Stefan Grigat

In this blog I will investigate the effect of the table hint „with (nolock)“, when a view is queried, on access and locking on the underlying tables. Is it necessary to place this hint directly on (every) table used in the view or is maybe the hint on the query of the view enough?
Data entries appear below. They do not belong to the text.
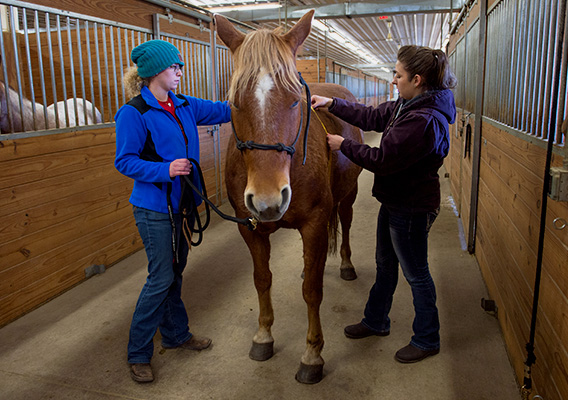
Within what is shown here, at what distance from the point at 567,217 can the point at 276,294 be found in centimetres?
183

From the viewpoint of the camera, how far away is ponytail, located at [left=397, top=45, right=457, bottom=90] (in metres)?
1.68

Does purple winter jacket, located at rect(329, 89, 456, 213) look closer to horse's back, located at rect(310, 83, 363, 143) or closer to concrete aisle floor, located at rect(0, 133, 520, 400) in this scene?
horse's back, located at rect(310, 83, 363, 143)

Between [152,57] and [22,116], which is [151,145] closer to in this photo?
[152,57]

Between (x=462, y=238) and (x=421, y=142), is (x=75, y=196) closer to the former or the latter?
(x=421, y=142)

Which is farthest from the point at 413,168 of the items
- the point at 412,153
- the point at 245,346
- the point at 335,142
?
the point at 245,346

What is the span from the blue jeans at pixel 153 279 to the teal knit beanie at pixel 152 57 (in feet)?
1.95

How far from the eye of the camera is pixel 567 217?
1190 mm

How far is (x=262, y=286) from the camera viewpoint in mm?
2062

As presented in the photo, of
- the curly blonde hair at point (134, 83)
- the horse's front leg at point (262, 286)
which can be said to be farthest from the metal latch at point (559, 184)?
the curly blonde hair at point (134, 83)

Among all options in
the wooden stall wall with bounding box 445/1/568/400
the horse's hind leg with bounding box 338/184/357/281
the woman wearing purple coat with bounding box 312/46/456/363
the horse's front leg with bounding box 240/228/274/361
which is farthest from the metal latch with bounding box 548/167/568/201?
the horse's hind leg with bounding box 338/184/357/281

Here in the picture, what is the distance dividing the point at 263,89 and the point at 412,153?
64 cm

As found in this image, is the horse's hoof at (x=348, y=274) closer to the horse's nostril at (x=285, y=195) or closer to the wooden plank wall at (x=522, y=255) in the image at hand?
the wooden plank wall at (x=522, y=255)

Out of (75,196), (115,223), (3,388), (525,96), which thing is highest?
(525,96)

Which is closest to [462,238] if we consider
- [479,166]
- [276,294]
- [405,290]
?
[479,166]
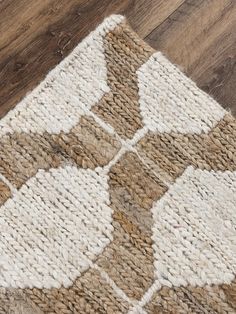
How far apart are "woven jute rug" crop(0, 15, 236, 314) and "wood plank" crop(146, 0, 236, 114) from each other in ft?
0.14

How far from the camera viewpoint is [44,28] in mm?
1086

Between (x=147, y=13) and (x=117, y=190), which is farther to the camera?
(x=147, y=13)

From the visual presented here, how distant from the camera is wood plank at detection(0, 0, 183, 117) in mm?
1062

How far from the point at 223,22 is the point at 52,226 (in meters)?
0.55

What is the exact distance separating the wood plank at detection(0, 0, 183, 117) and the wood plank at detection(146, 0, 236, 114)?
0.10 feet

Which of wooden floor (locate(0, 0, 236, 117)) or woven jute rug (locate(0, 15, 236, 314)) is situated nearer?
woven jute rug (locate(0, 15, 236, 314))

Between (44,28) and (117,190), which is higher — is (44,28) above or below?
above

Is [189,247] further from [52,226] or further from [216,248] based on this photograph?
[52,226]

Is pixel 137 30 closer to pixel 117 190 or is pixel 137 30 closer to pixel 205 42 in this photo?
pixel 205 42

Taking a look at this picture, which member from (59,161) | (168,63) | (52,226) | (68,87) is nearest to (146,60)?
(168,63)

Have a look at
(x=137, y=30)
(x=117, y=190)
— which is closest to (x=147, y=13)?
(x=137, y=30)

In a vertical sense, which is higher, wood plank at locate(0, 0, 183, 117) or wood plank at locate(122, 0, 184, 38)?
wood plank at locate(122, 0, 184, 38)

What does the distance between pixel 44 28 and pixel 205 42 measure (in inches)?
13.0

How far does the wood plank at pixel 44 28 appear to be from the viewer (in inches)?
41.8
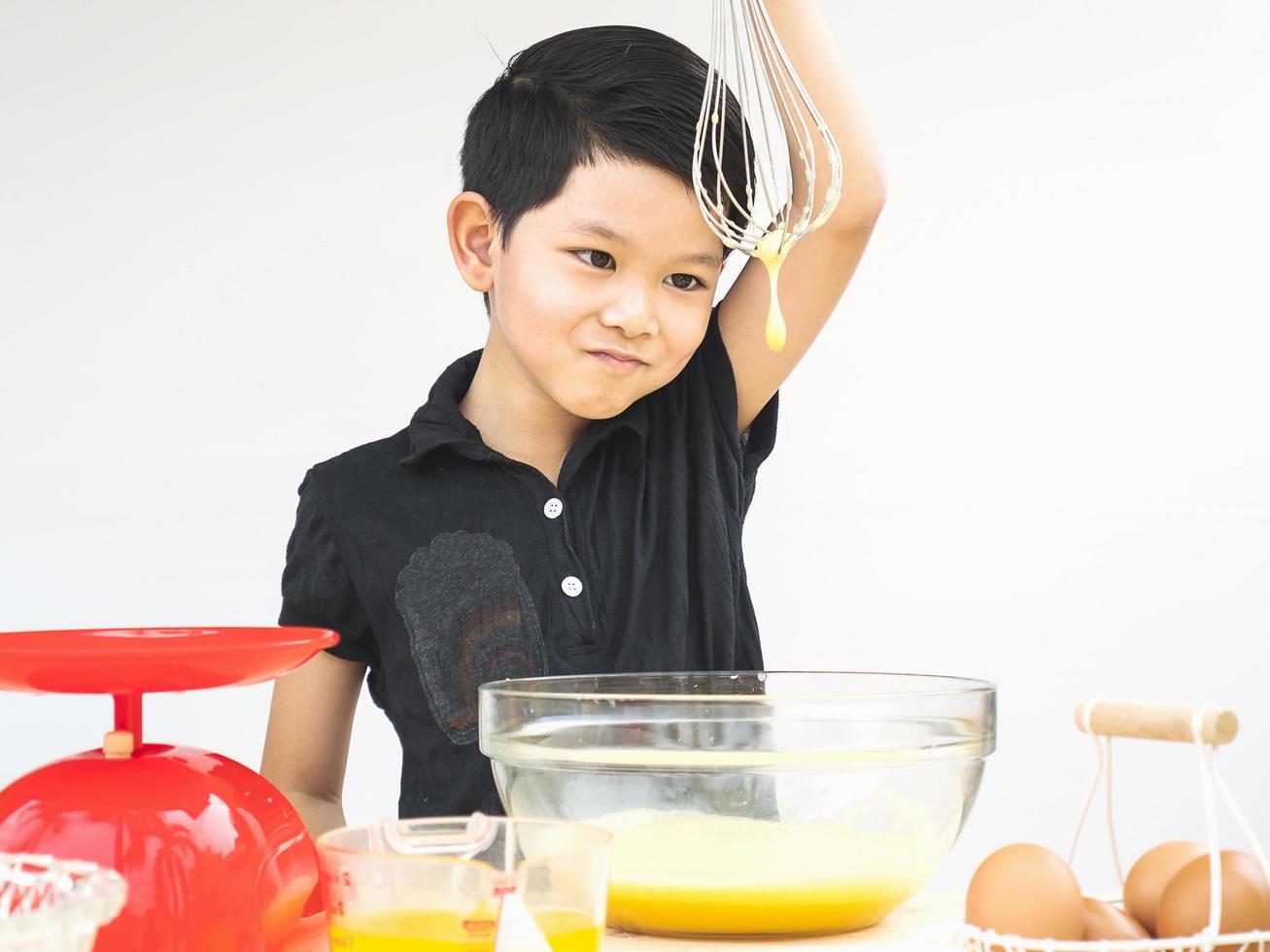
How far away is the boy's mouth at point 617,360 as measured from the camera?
938 mm

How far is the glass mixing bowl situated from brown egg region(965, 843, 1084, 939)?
6 centimetres

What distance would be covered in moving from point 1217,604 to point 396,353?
108 centimetres

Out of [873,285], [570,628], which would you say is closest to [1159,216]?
[873,285]

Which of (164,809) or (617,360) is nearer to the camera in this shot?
(164,809)

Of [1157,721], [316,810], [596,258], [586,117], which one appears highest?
[586,117]

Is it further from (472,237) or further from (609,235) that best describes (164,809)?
(472,237)

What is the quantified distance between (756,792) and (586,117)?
0.54 metres

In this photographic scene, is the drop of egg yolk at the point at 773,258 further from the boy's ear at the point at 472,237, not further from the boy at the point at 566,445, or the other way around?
the boy's ear at the point at 472,237

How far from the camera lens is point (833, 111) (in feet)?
2.99

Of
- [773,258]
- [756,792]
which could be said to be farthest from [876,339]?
[756,792]

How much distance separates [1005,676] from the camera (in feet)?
6.01

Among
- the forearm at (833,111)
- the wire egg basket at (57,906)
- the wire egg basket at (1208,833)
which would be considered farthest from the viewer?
the forearm at (833,111)

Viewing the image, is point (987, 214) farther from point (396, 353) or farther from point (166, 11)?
point (166, 11)

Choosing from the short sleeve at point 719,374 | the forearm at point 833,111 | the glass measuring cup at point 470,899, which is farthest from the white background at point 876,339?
the glass measuring cup at point 470,899
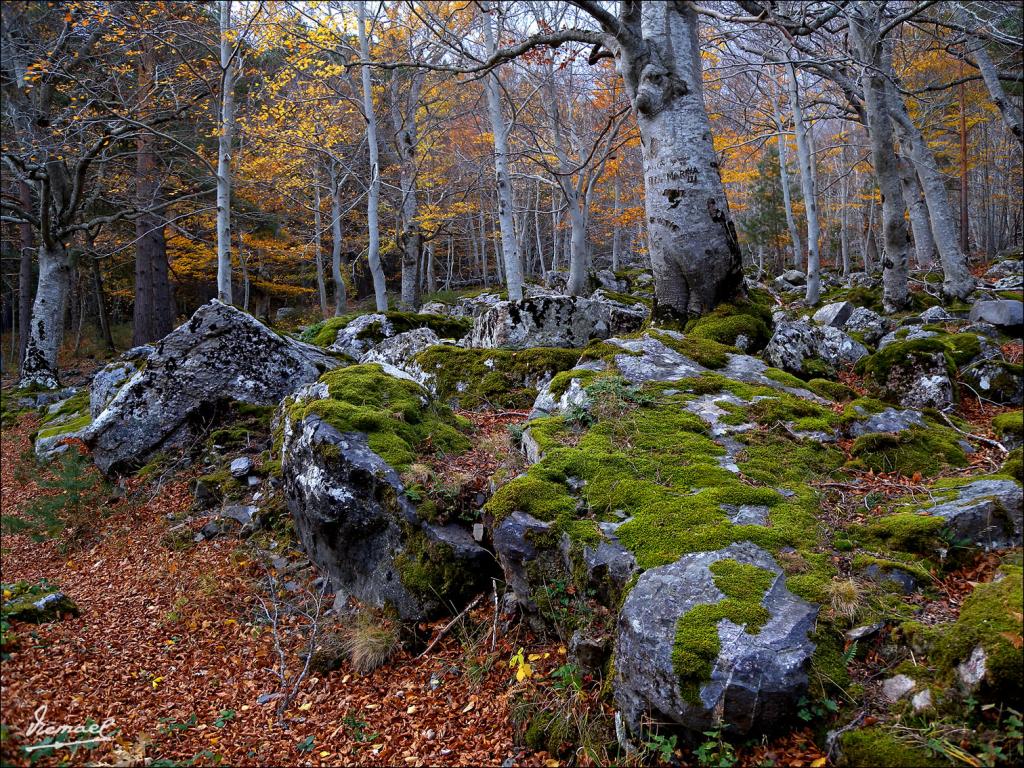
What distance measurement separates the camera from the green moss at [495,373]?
724 cm

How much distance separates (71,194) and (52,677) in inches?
574

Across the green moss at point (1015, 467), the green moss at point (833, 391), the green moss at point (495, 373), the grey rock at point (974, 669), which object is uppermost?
the green moss at point (495, 373)

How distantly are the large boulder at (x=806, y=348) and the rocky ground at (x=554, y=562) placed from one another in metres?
0.04

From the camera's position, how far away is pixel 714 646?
9.04ft

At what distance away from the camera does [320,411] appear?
528 centimetres

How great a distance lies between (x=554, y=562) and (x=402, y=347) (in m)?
6.31

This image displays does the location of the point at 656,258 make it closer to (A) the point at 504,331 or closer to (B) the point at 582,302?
(B) the point at 582,302

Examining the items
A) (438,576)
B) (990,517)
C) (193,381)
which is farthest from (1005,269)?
(193,381)

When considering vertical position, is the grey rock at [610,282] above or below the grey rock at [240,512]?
above

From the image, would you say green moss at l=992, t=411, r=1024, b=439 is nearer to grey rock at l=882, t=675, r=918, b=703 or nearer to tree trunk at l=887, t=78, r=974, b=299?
grey rock at l=882, t=675, r=918, b=703

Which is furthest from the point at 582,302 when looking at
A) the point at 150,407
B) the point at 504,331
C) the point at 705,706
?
the point at 705,706

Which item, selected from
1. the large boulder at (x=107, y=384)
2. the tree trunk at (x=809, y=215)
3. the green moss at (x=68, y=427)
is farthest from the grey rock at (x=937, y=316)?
the green moss at (x=68, y=427)

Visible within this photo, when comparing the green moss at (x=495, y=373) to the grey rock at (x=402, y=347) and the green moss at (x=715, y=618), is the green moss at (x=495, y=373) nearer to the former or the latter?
the grey rock at (x=402, y=347)

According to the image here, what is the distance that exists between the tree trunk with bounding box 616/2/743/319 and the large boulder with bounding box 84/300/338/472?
201 inches
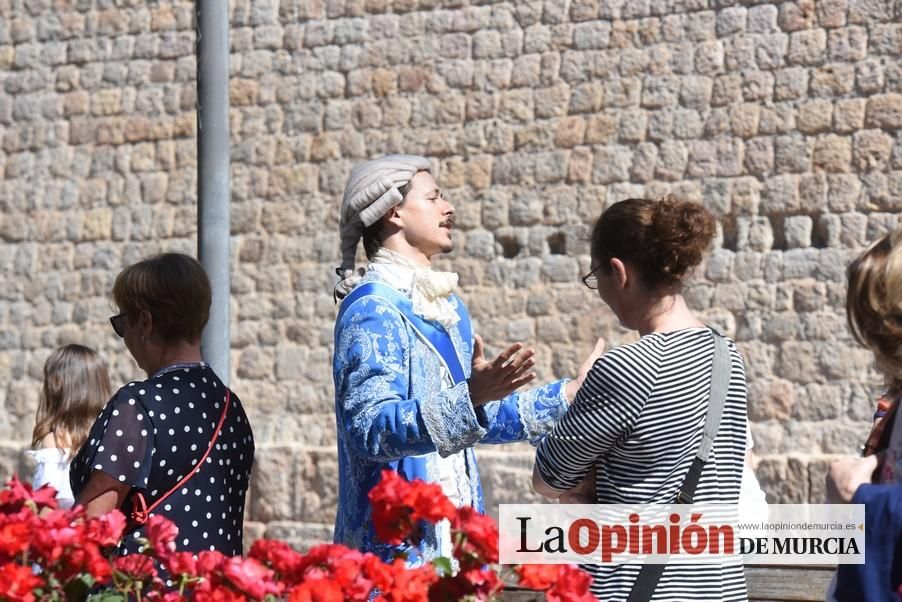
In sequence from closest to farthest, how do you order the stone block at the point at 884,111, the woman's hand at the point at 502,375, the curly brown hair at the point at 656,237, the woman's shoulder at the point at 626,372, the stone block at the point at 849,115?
1. the woman's shoulder at the point at 626,372
2. the curly brown hair at the point at 656,237
3. the woman's hand at the point at 502,375
4. the stone block at the point at 884,111
5. the stone block at the point at 849,115

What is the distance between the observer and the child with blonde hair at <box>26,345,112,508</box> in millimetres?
4629

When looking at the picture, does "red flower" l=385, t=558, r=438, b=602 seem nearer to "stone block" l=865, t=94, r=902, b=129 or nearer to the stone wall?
the stone wall

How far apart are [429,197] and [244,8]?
6.89 m

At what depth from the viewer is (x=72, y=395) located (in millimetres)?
4637

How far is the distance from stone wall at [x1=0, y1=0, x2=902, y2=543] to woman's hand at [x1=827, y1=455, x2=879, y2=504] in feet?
18.2

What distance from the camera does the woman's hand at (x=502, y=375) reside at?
2.94 meters

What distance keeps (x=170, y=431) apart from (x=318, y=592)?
956 mm

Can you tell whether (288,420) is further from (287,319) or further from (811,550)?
(811,550)

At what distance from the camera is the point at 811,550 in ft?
9.41

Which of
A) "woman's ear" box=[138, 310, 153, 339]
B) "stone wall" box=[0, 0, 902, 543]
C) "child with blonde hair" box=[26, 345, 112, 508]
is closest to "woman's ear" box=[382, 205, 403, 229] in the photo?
"woman's ear" box=[138, 310, 153, 339]

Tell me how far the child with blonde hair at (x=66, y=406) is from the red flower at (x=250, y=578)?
7.69ft

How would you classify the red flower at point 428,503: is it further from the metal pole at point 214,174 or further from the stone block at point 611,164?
the stone block at point 611,164

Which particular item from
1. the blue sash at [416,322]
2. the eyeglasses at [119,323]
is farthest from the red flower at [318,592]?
the eyeglasses at [119,323]

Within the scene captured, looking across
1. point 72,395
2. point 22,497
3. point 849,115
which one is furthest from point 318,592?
point 849,115
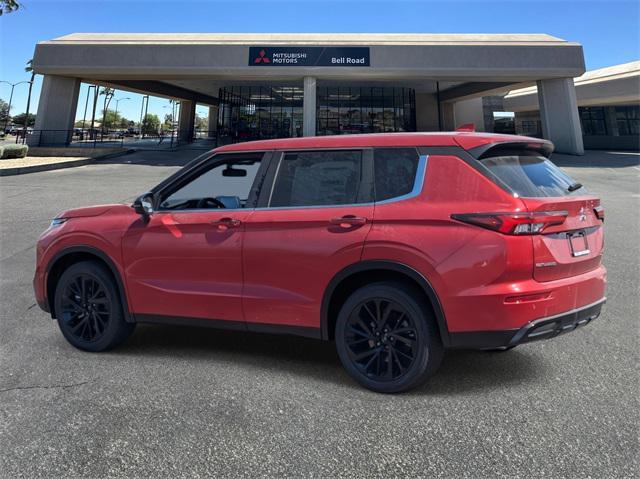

Given the situation of a heavily used OLTP-System where we want to query a view which uses an often updated table.
More Details about locking can be found here: https://technet.microsoft.com/en-US/library/ms175519.aspx.
You should also read this article carefully to get to know the risks of using the table hint „with (nolock)“: https://msdn.microsoft.com/en-Us/library/ms187373.aspx

Let’s start the investigation.
First we need two tables in the SQL Server to use in a view:

create table TableA (
AId int not null identity(1,1),
TextA nvarchar(10) )

create table TableB (
BId int not null identity(1,1),
TextB nvarchar(10))

And we need some example data:

INSERT INTO [dbo].[TableA]
([TextA])

VALUES

(N’TextA1′),(N’TextA2′)
GO

INSERT INTO [dbo].[TableB]
([TextB])

VALUES

(N’TextB1′),(N’TextB2′)
GO

Now we create our view:

creat View MyView as
select AId, TextA, BId, TextB
from dbo.TableA
join dbo.TableB
on TableA.AId = TableB.BId

It is very simple but will do the trick for today.
To test the nolock effect we will produce some locking on TableA and for keep the lock for two minutes to have a chance to test:

begin tran UpdateTableA

print ‚Update started: ‚ + CONVERT(char(10),GetDate(),108)
UPDATE [dbo].[TableA]
SET [TextA] = N’TextNew‘

waitfor delay ’00:02′;

print ‚Update finished: ‚ + CONVERT(char(10),GetDate(),108)
rollback
tran UpdateTableA

In another connection we will start a normal select against our view which uses the update-locked-table

— Start Query in separate Sessions:

print ‚Query with no Lock hint started: ‚ + CONVERT(char(10),GetDate(),108)

SELECT [AId]
,[TextA]
,[BId]
,[TextB]
FROM [dbo].[MyView]

print ‚Query with no Lock hint finished: ‚ + CONVERT(char(10),GetDate(),108)

And the same time we will start the query with the table hint in a third SQL Server connection:

— Start Query in separate Sessions:

print ‚Query with no Lock hint started: ‚ + CONVERT(char(10),GetDate(),108)

SELECT [AId]
,[TextA]
,[BId]
,[TextB]
FROM [dbo].[MyView] with (nolock)

print ‚Query with no Lock hint finished: ‚ + CONVERT(char(10),GetDate(),108)

Now let’s have a look at the output:

Update started: 11:46:03

(2 row(s) affected)

Update finished: 11:48:03

The Transaction with the update took exactly the 2 Minutes. But how long did the queries take from start to finish:

Query with no Lock hint started: 11:46:05

(2 row(s) affected)

Query with no Lock hint finished: 11:48:03

The query without the table hint was running until the time the update finished. So it had to wait to get the lock.
But what about the query with the nolock hint:

Query with Lock hint started: 11:46:14

(2 row(s) affected)

Query with Lock hint finished: 11:46:14

It finished immediately. So it did not have to wait to get the lock on TableA.

Conclusion:

If you need to query data without shared read locks you can use the table hint with (nolock). Even in views it effects all underlying tables and you don’t have to re-write your view.
So users who want to get reliable data can use the same view as users who need the data fast, with no locks and the risks related to this.